Hi. I'm against vasectomies and all contraception because my religion (Catholic) teaches they are gravely sinful, but aside from this, I've read that some very small percentage of men have recurring pain for years following vasectomies- something to Google/ think about if you're considering this. Like the top commenter said, another option is Natural Family Planning - the Symptothermal method taught by the Couple to Couple League, which sells a home-study course) boasts an effectiveness rate rivaling hormonal contraceptives for couples who follow the guidelines. This does require periods of abstinence, which sucks sometimes, but is otherwise free and side effects and free for both couples. Another Symptothermal way is Daysy, which my wife and I haven't tried but looks cool since it does all the charting/rules for you. God bless and best of luck.
> "You really can't extrapolate from this paper," says David Grimes, an obstetrician-gynecologist and vice president of biomedical affairs at the nonprofit public health organization Family Health International. "Naive readers see these results, and they think [STM] is the greatest thing since laptop computers. The researchers on this paper went back and cherry-picked this data from an ongoing study from the past 20 years. They chose the users who were the best users for this method."

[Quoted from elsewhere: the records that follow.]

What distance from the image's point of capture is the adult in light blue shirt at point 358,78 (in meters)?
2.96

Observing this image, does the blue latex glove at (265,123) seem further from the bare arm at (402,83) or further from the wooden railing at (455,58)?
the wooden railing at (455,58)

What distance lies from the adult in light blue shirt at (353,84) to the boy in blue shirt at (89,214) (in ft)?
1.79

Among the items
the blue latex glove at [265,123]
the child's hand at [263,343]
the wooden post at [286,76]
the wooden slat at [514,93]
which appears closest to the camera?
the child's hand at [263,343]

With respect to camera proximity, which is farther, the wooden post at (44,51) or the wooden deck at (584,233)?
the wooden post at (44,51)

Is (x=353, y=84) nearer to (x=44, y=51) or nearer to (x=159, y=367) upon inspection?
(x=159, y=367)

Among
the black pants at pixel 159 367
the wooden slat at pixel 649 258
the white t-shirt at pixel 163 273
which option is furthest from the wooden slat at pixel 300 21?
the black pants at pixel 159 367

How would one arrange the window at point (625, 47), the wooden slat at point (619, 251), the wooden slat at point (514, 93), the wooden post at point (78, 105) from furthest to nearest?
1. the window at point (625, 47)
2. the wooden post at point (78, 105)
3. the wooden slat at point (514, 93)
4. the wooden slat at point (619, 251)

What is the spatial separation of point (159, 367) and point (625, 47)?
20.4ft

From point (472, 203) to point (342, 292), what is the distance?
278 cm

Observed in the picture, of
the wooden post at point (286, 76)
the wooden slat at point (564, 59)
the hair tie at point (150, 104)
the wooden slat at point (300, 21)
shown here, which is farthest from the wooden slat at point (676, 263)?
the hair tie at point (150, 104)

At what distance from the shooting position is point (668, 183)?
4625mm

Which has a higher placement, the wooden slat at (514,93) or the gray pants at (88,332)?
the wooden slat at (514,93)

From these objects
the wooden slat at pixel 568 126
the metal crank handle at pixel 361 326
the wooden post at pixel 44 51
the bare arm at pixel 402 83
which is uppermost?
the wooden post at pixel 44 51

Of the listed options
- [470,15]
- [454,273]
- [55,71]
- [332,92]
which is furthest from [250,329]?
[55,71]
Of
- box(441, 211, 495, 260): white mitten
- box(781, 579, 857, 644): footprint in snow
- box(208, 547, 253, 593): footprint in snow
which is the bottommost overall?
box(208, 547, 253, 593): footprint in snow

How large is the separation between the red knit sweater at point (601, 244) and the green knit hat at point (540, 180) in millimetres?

and there aren't any references there at all. Besides, the requirement that a couple perfectly adhere to the rules is pretty ... unergonomic.
(caveat: I'm of course not remotely anti-contraception, but it was a fun couple of searches)
When my wife and I decided to have our first child, we did basically the reverse of this method (ie, had sex exactly when this method would tell you not to). And we were expecting after the first month. So, the predictability is there; it's just the usability that makes this method not a reliable form of birth control.